Whitehead v. Purdy

172 Mich. 31 | Mich. | 1912

McAlvay, J.

Plaintiffs, copartners, doing business under the name of Exchange Bank, Birmingham, Mich., brought suit in this case in justice’s court in Oakland county upon a promissory note given by defendant to the Detroit & Bay City Traction Company for $100, one year after date, with interest at 6 per cent., payable at the Exchange Bank of plaintiffs, afterwards sold and indorsed by the payee for a valuable consideration, being the sum of $100, to the plaintiffs. After a trial and determination in justice’s court, the case was appealed to the circuit court of said county, where the trial resulted in an instructed verdict in favor of plaintiffs. The case is here for review upon a writ of error. ,

The note in question was given by the defendant to the payee, which at that time was proposing to build an electric* railway from Bay City to Detroit, the survey of which had been made, passing some distance from the village of Birmingham, Oakland county. Thinking it desirable that the road should go through Birmingham, some of the residents of that village and vicinity, among them the defendant, were willing to contribute certain sums to that end. At the time the note in suit was procured from him, there was an agreement read to him, by the terms of which the payee agreed within twelve months to build, or cause to be built, this electric railway, and to have the *33tracks laid and cars running regularly between Detroit and Bay City by way of Birmingham; and, on failure to fulfill its agreement, it was agreed to reimburse the makers of all such notes in full. This was called a trust arrangement, and a trustee was named, in whose hands a note of the company for $2,500 was placed, its payment guaranteed by five different individuals, from which note the trustee was to realize funds to satisfy those giving these notes. The note in suit and others were bought by plaintiffs, with knowledge of the agreement between the traction company and the makers. The record shows, without dispute, that the note in question was sold and transferred to the plaintiffs within a day or two after its date. Under the general issue, the defendant gave notice that the note upon which suit is brought is void for want of consideration; that the note was signed under the agreement above set forth, relying wholly upon such agreement; that plaintiffs bought the note with full knowledge of the said agreement. The court held that the plaintiffs were bona fide holders of the note. Defendant has assigned error upon this holding. This is the material question involved in this case, although other errors are assigned.

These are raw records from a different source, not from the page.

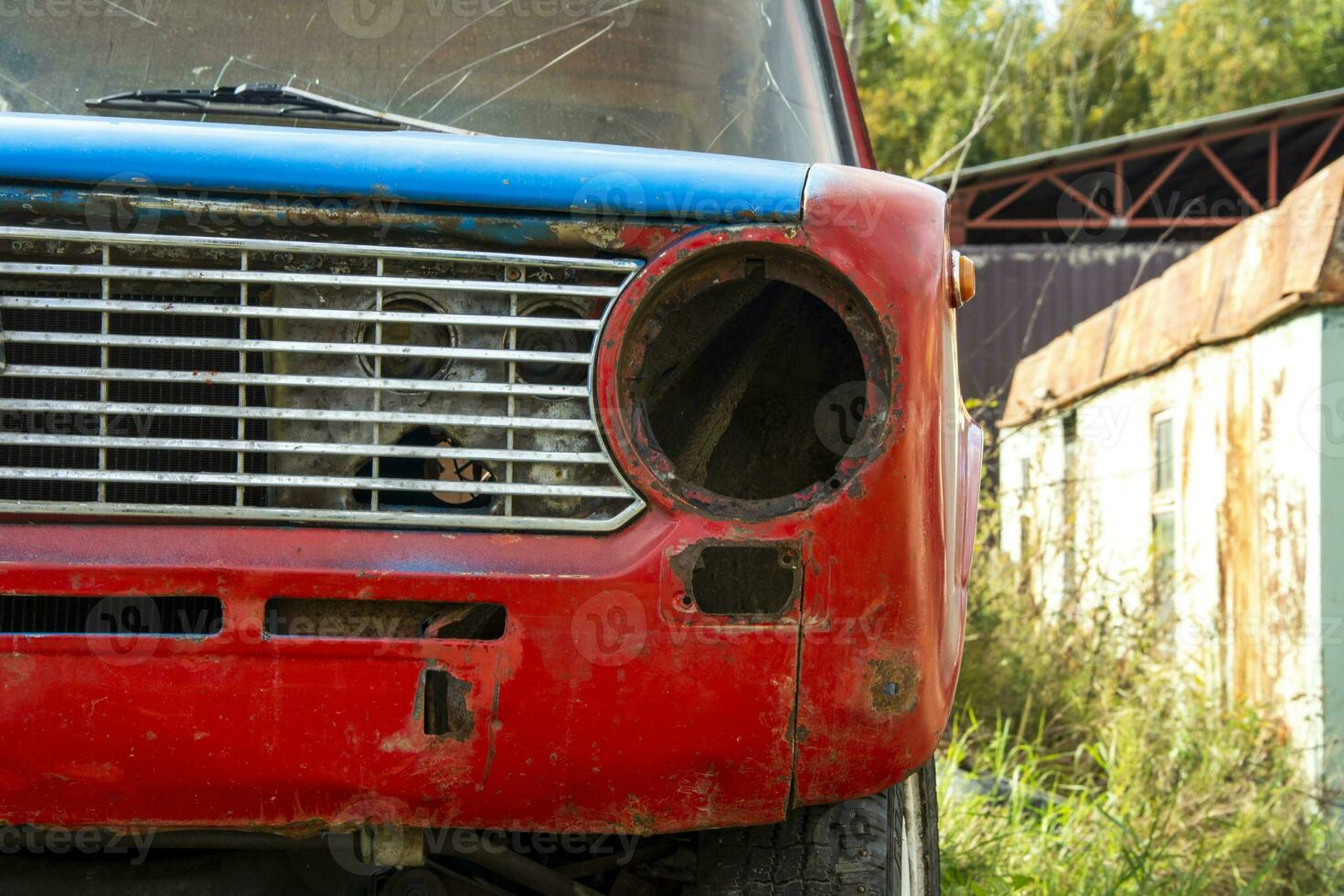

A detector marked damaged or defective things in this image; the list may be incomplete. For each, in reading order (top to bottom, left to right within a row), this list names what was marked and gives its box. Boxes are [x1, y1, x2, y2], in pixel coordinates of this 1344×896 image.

cracked windshield glass [0, 0, 838, 164]
rusted headlight socket [610, 248, 892, 521]
rusty metal surface [1005, 155, 1344, 427]
rusty corrugated roof [1005, 155, 1344, 427]
rust spot [865, 653, 919, 714]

This transaction, briefly, amounted to this: That defendant and others were willing to give their promissory notes, each for $100, to secure the change in the course of this railway, so as to bring it to Birmingham. These notes were given by them relying upon the agreement of indemnity and reimbursement for any sums paid by them on their notes in case of the failure of the traction company to fulfill its agreement to construct and put the railway into operation within one year. At the time of the purchase of the notes in question by plaintiffs for value, it was impossible to determine whether or not the road would be built within the year, and at that time there was no forfeiture of the terms of the agreement between the traction company and the makers of these notes. The *34court in our opinion was not in error in holding, under the undisputed facts in this case, that plaintiffs were bona fide holders of the note, and in instructing a verdict in their favor for the full amount thereof, with interest. There is no question raised in this case that the transaction was against public policy. In a recent case where the purchasers of a note knew that the payee had warranted the property sold in consideration of the note, but did not know that the warranty was broken, this court said:

“A failure of the consideration, in whole or in part, after bona fide transfer, does not affect the character of the purchaser, although he had full knowledge of the original consideration for which the note was given. There is no evidence of notice, or knowledge of the breach of this contract, in so far as the failure of the horse to comply with the warranty is concerned, before the transfer of these notes.” Hakes v. Thayer, 165 Mich. 476, at page 487 (131 N. W. 174), and cases cited.

In the instant case, plaintiffs, at the time of purchasing the note, had full knowledge of the contract of indemnity given by the payee to the maker. They also knew that at that time no breach of said contract by the Traction Company had occurred. In this case, by the express terms of this indemnity agreement, there could be no default under it in favor of this defendant until he had paid this note. Full knowledge of this agreement, therefore, could not impair the bona fides of plaintiffs as purchasers of this note.' The case under consideration presents a much stronger case in favor of plaintiffs than the case of Hakes v. Thayer, supra.

Other questions do not require consideration. The judgment of the circuit court is affirmed.

Moore, C. J., and Steere, Brooke, Stone, and Ostrander, JJ., concurred. Bird, J., did not sit.